“Lavender Men” Brings Abraham Lincoln’s Hidden Affairs With Men To Life This May
Following our coverage of last year’s eye-opening documentary about Abraham Lincoln’s romantic life, a fresh theatrical take on his rumoured male relationships arrives next month.
A Presidential Bedroom We Never Learned About in School
Lavender Men brings a cheeky vision of American history to cinemas on May 2. This new film takes the whispers started by Lover Of Men: The Untold History of Abraham Lincoln and transforms them into a creative celebration of what might have been.
Director Lovell Holder turns Roger Q Mason’s 2022 stage play into a cinematic daydream about Lincoln’s supposed gay affairs. The story follows Taffeta, a theatrical stage manager whose wild imagination reconstructs Lincoln’s personal life with a decidedly queer twist.
“I became acquainted with Lavender Men when our genius writer/performer Roger Q Mason, one of my dearest friends since we were teenagers, shared an early draft of their original play in 2019,” Holder tells The Hollywood Reporter. “I never imagined in 2025 we’d officially release the feature film adaptation.”
Not Your History Teacher’s Lincoln
Where last year’s documentary gathered scholars to debate Lincoln’s sexuality, Lavender Men skips straight to the fun part, showing us what those private moments might have looked like.
Mason, who plays Taffeta, created this story as a personal response to those stuffy historical debates. The result? A film that asks “what if?” instead of “did he really?”
The movie arrives as more people question what we know about Lincoln. Last fall, Lover Of Men presented evidence that Lincoln shared beds with several men, including a four-year arrangement with Joshua Speed that sent Lincoln into depression when it ended.

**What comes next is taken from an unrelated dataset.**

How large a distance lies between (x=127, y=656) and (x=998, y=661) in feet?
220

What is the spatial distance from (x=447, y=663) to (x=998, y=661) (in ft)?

When History Gets a Makeover
The Hollywood Reporter notes that Lover Of Men faced predictable backlash from Elon Musk and conservative voices. Lavender Men seems ready for those critics with its playful approach.
Mason hopes the film will “serve as a rallying cry, a fountain of joy, and a grounding of purpose for the LGBTQIA+ movement in the US and abroad at a time when we need stories which affirm, empower and embolden us more than ever.”
Lavender Men opens May 2 in select theaters in Washington D.C., Los Angeles, and New York City. The cast includes Pete Ploszek and Alex Esola alongside Mason.
For anyone who enjoyed our previous stories about Lincoln’s complex romantic life, this film offers something new and fresh. Rather than arguing about what Lincoln did or didn’t do behind closed doors, it invites us to enjoy the possibilities.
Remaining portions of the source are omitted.